A Supreme Court judge on this Tuesday has remarked that disqualifying the Prime Minister on the basis of off-the-cuff statements would set a dangerous precedence in the country’s judicial history.
“We are human beings, make off-the-cuff statements without a sense of guilt and then we usually review them.”
Quite clearly this is Justice Ejaz Afzal Khan’s personal view and not a judgment. This view has considerable weight too. We all do make statements occasionally which are casual and not intended to be recorded as absolute facts. But the two statements that the Prime Minister has made last year regarding the Panama Leaks case were certainly not off-the-cuff. The first statement was made in a national telecast. It was a pre-written and well-prepared speech that the Prime Minister read out, and was clearly intended to be regarded as truth and nothing but the truth behind the Panama scandal. If it was not intended to be so, the Prime Minister was clearly making a fool of the whole nation. And a prime minister who doesn’t mind making a fool of the nation that he leads, quite certainly doesn’t deserve to lead the nation.
The second statement that the Prime Minister made on the same issue was in the National Assembly, and this too was pre-written and well-prepared. As this speech was delivered in the House whose sanctity is regarded as supreme in democracy, even to think that the Prime Minister was not speaking Truth and nothing but the Truth is a mental aberration. So we should all firmly and honestly believe that the Prime Minister had not lied in that speech.
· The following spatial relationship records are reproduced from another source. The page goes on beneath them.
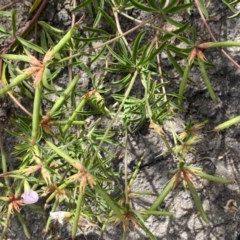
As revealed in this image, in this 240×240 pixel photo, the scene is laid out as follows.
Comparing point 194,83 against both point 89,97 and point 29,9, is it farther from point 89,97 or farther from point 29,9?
point 29,9

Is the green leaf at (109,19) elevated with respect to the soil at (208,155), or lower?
elevated

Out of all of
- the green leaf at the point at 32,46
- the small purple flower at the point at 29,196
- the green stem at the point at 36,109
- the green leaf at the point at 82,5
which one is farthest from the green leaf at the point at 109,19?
the small purple flower at the point at 29,196

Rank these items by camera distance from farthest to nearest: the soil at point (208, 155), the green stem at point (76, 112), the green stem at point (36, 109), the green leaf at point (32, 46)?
the soil at point (208, 155) < the green leaf at point (32, 46) < the green stem at point (76, 112) < the green stem at point (36, 109)

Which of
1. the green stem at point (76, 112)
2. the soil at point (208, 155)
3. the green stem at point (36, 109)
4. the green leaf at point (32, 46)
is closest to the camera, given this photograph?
the green stem at point (36, 109)

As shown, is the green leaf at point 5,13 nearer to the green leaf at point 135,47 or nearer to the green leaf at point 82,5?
the green leaf at point 82,5

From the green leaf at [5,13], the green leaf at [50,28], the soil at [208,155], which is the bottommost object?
the soil at [208,155]

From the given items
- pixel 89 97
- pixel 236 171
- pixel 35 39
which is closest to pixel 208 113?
pixel 236 171

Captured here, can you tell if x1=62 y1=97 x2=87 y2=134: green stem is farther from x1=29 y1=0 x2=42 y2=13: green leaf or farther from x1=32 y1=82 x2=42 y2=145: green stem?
x1=29 y1=0 x2=42 y2=13: green leaf

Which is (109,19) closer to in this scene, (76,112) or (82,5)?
(82,5)
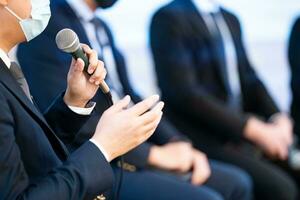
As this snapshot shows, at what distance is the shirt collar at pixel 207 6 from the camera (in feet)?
7.03

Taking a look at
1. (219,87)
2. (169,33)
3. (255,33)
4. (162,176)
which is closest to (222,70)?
(219,87)

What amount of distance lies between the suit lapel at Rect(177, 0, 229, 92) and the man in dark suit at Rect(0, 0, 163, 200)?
928 millimetres

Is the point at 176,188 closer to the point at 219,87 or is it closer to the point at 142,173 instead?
the point at 142,173

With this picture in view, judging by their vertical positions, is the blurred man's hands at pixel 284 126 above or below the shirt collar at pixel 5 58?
below

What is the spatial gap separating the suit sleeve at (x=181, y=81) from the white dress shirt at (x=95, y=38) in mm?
416

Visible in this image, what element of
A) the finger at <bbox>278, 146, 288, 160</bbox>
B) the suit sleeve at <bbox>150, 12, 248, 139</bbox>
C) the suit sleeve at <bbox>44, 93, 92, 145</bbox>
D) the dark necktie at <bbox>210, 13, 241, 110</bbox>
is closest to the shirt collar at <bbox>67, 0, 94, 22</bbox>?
the suit sleeve at <bbox>44, 93, 92, 145</bbox>

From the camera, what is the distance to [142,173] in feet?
5.43

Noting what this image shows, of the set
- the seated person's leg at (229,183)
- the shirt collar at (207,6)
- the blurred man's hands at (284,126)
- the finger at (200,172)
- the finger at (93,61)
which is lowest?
the blurred man's hands at (284,126)

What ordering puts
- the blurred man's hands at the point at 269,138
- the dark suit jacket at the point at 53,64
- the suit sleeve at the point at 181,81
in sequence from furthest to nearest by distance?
the blurred man's hands at the point at 269,138, the suit sleeve at the point at 181,81, the dark suit jacket at the point at 53,64

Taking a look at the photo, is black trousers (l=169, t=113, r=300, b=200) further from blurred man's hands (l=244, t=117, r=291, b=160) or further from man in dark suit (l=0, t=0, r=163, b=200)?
man in dark suit (l=0, t=0, r=163, b=200)

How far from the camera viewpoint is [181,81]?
202 centimetres

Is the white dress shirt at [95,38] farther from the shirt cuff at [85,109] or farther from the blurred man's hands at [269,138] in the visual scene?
the blurred man's hands at [269,138]

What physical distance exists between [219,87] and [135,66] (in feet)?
2.08

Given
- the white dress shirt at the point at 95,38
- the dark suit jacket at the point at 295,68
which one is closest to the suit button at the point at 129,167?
the white dress shirt at the point at 95,38
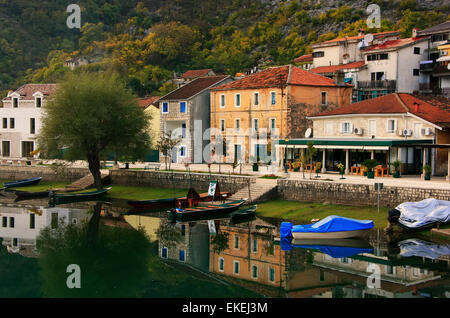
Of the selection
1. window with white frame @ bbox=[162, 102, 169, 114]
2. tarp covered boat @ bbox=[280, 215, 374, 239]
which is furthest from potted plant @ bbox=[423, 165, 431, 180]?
window with white frame @ bbox=[162, 102, 169, 114]

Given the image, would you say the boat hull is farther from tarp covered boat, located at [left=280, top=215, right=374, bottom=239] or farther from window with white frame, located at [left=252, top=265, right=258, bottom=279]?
window with white frame, located at [left=252, top=265, right=258, bottom=279]

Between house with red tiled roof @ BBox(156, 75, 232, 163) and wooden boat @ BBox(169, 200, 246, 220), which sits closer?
wooden boat @ BBox(169, 200, 246, 220)

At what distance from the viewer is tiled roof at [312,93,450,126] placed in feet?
152

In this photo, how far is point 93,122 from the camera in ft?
166

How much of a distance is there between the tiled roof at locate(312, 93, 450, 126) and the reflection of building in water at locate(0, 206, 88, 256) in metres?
23.8

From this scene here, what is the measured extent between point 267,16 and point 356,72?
83.8 metres

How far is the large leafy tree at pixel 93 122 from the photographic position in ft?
168

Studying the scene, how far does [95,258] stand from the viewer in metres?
29.9

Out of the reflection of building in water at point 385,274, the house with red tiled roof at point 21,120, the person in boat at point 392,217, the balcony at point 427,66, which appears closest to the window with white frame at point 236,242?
the reflection of building in water at point 385,274

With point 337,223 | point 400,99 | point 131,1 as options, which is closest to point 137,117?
point 400,99

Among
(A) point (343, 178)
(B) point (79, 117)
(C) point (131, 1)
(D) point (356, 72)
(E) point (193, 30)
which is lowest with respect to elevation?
(A) point (343, 178)

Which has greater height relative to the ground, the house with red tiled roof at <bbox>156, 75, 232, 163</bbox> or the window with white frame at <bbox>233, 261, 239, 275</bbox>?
the house with red tiled roof at <bbox>156, 75, 232, 163</bbox>

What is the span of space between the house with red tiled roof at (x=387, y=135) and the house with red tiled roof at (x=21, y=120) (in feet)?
117
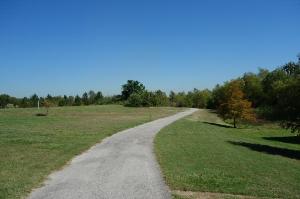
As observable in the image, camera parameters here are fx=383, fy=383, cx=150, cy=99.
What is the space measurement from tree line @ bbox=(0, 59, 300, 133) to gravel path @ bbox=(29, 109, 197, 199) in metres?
12.7

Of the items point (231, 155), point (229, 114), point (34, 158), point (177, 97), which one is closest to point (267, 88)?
point (177, 97)

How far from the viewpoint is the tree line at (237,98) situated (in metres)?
27.0

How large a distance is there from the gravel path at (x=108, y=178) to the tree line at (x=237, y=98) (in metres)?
12.7

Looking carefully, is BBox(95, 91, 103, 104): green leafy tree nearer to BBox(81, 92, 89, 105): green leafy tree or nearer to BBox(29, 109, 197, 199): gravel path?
BBox(81, 92, 89, 105): green leafy tree

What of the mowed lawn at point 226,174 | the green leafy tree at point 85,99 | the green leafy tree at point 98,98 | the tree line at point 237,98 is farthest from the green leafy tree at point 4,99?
the mowed lawn at point 226,174

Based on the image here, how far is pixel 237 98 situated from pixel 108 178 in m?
43.6

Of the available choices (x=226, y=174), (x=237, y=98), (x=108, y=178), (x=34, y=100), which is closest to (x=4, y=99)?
(x=34, y=100)

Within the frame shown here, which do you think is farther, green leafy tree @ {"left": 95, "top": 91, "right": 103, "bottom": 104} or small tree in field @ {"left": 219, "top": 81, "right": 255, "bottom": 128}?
green leafy tree @ {"left": 95, "top": 91, "right": 103, "bottom": 104}

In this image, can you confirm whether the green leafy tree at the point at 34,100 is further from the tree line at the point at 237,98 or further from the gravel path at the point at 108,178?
the gravel path at the point at 108,178

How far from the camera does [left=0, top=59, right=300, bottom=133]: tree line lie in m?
27.0

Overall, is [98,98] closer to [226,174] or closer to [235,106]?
[235,106]

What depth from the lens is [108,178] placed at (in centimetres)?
1261

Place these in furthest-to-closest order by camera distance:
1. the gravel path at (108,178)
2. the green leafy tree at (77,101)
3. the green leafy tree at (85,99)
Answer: the green leafy tree at (85,99) < the green leafy tree at (77,101) < the gravel path at (108,178)

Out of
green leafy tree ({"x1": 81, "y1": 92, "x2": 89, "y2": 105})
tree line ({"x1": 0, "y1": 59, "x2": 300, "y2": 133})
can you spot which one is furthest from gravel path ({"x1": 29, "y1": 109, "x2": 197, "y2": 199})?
green leafy tree ({"x1": 81, "y1": 92, "x2": 89, "y2": 105})
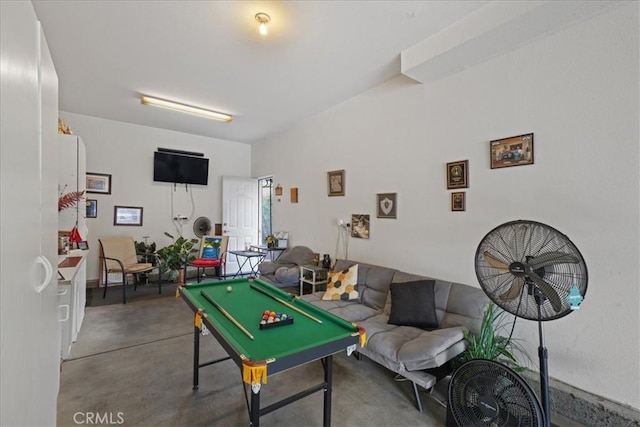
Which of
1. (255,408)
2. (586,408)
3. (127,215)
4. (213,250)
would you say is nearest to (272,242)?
(213,250)

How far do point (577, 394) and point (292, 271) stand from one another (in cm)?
328

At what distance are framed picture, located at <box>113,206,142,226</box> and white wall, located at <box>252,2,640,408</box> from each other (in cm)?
465

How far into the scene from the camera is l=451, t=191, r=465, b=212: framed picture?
112 inches

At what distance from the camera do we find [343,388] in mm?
2451

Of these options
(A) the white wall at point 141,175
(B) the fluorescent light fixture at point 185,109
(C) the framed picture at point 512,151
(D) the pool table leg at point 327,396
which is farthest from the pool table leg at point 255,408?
(A) the white wall at point 141,175

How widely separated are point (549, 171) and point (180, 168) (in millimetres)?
6047

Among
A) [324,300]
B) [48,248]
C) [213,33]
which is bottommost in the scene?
[324,300]

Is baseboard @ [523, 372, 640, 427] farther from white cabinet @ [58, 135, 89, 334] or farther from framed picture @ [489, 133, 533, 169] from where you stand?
white cabinet @ [58, 135, 89, 334]

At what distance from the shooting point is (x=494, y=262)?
1856 mm

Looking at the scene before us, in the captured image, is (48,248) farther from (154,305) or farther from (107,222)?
(107,222)

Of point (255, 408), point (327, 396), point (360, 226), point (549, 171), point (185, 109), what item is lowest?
point (327, 396)

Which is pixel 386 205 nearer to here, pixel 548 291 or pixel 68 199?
pixel 548 291

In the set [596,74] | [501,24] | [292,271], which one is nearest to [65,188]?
[292,271]

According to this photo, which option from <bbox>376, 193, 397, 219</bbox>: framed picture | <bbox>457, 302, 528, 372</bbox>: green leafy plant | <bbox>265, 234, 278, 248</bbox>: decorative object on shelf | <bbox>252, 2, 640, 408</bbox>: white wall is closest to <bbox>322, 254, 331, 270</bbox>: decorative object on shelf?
<bbox>252, 2, 640, 408</bbox>: white wall
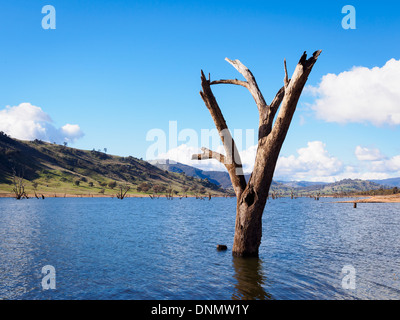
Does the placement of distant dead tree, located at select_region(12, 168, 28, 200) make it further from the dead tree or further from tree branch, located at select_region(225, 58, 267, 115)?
tree branch, located at select_region(225, 58, 267, 115)

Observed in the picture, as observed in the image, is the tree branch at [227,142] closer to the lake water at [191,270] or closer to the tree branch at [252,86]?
the tree branch at [252,86]

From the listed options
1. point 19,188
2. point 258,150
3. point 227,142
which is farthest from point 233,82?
point 19,188

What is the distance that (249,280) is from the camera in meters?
13.2

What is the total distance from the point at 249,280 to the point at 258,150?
6.34 m

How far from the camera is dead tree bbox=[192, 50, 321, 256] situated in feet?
45.3

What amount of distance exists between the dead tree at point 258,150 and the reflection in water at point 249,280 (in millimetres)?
573

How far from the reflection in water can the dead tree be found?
1.88 ft

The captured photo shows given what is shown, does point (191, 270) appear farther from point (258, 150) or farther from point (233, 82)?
point (233, 82)

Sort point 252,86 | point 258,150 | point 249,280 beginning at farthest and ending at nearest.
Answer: point 252,86, point 258,150, point 249,280

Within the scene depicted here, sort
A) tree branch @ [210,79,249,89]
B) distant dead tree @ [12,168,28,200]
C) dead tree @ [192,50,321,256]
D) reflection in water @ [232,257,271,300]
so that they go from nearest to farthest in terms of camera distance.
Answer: reflection in water @ [232,257,271,300] → dead tree @ [192,50,321,256] → tree branch @ [210,79,249,89] → distant dead tree @ [12,168,28,200]

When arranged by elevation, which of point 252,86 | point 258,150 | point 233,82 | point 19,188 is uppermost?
point 233,82

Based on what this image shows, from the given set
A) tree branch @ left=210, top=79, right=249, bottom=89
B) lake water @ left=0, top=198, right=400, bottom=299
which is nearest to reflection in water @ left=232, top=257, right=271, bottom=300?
lake water @ left=0, top=198, right=400, bottom=299
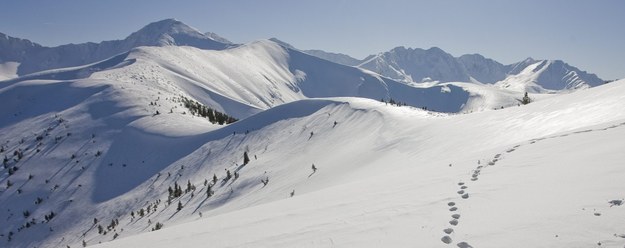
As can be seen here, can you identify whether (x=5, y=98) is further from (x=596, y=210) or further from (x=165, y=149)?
(x=596, y=210)

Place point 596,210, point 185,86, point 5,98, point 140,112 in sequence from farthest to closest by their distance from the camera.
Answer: point 185,86 < point 5,98 < point 140,112 < point 596,210

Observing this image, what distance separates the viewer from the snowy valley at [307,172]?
22.7 feet

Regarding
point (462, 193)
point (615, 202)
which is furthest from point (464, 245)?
point (462, 193)

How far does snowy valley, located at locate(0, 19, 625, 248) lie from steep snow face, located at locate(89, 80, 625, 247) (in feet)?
0.17

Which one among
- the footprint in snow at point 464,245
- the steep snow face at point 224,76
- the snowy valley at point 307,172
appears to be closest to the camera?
the footprint in snow at point 464,245

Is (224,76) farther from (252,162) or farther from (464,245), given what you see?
(464,245)

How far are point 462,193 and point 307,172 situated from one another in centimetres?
1364

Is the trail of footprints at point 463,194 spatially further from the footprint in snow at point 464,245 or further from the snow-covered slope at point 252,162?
the snow-covered slope at point 252,162

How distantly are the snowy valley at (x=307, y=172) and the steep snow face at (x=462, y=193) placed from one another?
0.17 feet

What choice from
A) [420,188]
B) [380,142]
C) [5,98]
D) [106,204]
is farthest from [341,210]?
[5,98]

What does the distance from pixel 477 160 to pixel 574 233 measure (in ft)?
22.1

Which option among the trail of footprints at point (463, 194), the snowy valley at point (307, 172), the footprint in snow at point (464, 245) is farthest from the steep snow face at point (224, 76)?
the footprint in snow at point (464, 245)

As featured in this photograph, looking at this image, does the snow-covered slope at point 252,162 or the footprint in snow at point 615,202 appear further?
the snow-covered slope at point 252,162

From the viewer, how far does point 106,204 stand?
2852 cm
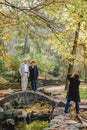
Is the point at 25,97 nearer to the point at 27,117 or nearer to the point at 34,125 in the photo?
the point at 27,117

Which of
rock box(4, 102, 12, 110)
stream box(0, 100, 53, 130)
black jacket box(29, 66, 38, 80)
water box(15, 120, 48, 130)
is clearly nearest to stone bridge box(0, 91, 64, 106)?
stream box(0, 100, 53, 130)

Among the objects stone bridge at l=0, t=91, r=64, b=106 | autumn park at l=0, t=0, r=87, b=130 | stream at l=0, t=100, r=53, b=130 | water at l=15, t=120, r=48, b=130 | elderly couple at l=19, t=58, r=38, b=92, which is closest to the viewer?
autumn park at l=0, t=0, r=87, b=130

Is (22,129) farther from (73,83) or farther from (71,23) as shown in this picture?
(71,23)

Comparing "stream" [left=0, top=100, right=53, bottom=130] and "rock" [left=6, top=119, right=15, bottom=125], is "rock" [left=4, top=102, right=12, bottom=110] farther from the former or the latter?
"rock" [left=6, top=119, right=15, bottom=125]

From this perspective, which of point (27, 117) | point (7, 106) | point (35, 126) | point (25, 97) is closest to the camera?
point (35, 126)

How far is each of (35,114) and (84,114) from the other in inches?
116

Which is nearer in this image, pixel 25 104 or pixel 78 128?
pixel 78 128

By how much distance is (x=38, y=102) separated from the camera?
19.5 meters

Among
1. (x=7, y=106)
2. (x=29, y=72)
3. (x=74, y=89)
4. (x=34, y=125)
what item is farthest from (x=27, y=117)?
(x=74, y=89)

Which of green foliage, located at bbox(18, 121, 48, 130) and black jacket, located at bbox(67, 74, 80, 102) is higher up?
black jacket, located at bbox(67, 74, 80, 102)

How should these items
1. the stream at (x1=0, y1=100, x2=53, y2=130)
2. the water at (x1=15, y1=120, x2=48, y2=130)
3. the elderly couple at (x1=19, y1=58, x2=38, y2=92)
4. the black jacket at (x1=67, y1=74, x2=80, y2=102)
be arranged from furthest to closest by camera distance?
the elderly couple at (x1=19, y1=58, x2=38, y2=92) → the stream at (x1=0, y1=100, x2=53, y2=130) → the water at (x1=15, y1=120, x2=48, y2=130) → the black jacket at (x1=67, y1=74, x2=80, y2=102)

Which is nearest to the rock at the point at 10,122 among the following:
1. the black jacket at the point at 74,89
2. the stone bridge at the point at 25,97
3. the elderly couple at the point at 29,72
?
the black jacket at the point at 74,89

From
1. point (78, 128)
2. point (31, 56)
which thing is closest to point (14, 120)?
point (78, 128)

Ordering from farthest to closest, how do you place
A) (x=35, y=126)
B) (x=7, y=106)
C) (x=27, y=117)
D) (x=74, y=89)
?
(x=7, y=106), (x=27, y=117), (x=35, y=126), (x=74, y=89)
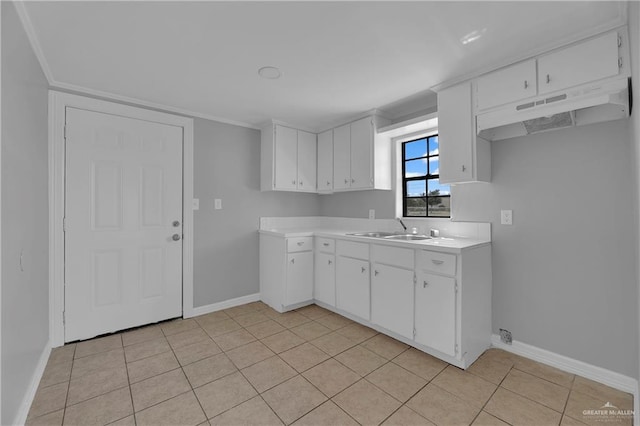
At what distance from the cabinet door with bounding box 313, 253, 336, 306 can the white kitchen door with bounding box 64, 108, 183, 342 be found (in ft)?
4.98

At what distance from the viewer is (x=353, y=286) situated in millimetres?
2859

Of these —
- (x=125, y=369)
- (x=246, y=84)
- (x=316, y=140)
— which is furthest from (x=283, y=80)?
(x=125, y=369)

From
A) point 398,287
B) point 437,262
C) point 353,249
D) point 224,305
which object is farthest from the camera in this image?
point 224,305

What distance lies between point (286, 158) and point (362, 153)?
96 cm

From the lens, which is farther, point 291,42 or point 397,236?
point 397,236

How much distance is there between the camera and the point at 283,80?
2.37m

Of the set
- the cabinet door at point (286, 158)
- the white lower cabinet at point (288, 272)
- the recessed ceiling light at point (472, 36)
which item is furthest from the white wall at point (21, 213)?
the recessed ceiling light at point (472, 36)

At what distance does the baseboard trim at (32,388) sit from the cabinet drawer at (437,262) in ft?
8.73

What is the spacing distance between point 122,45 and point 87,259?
1843 millimetres

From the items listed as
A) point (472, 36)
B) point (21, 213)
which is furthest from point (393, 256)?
point (21, 213)

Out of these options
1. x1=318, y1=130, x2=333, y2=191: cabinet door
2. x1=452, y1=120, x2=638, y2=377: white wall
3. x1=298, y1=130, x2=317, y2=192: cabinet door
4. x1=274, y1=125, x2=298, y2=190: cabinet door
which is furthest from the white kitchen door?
x1=452, y1=120, x2=638, y2=377: white wall

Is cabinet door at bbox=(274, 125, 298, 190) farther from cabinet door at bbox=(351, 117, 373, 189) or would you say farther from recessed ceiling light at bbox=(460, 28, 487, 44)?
recessed ceiling light at bbox=(460, 28, 487, 44)

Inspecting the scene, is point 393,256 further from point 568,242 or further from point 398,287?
point 568,242

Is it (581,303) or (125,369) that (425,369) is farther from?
(125,369)
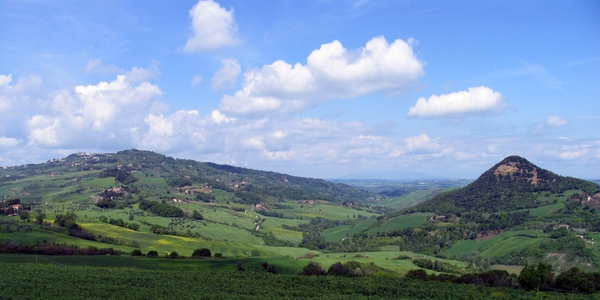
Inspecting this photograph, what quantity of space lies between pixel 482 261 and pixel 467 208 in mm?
79644

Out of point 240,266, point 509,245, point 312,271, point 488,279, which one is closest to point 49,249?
point 240,266

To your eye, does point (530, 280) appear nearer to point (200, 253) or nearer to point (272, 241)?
point (200, 253)

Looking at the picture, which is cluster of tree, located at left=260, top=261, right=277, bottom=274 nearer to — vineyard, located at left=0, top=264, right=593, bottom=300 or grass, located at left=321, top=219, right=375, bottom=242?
vineyard, located at left=0, top=264, right=593, bottom=300

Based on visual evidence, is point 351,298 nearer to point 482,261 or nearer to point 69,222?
point 482,261

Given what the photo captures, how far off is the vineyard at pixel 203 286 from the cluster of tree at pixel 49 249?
15140mm

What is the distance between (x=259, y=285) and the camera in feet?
189

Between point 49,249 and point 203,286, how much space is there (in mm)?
39976

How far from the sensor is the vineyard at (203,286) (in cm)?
4922

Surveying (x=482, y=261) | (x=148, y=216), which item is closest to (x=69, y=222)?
(x=148, y=216)

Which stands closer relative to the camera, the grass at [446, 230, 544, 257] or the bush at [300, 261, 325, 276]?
the bush at [300, 261, 325, 276]

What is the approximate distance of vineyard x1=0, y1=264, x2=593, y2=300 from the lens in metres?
49.2

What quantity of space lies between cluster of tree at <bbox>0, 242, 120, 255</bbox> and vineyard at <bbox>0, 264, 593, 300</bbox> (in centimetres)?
1514

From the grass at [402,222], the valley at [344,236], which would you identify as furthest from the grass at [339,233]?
the grass at [402,222]

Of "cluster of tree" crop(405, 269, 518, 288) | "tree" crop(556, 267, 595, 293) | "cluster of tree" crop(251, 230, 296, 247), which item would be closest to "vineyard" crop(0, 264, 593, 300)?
"cluster of tree" crop(405, 269, 518, 288)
In the other words, he had not constructed the TRUTH of his convenience to justify the ways and means that had led to the ownership of the London flats by his family.
If God forbid it turns out (as feared by Justice Ejaz Afzal Khan) that the Prime Minister had not spoken truth or had stated ‘facts’ that contradicted reality, the Prime Minister stands automatically disqualified to hold an office that is linked with a sacred oath made on Al Quran.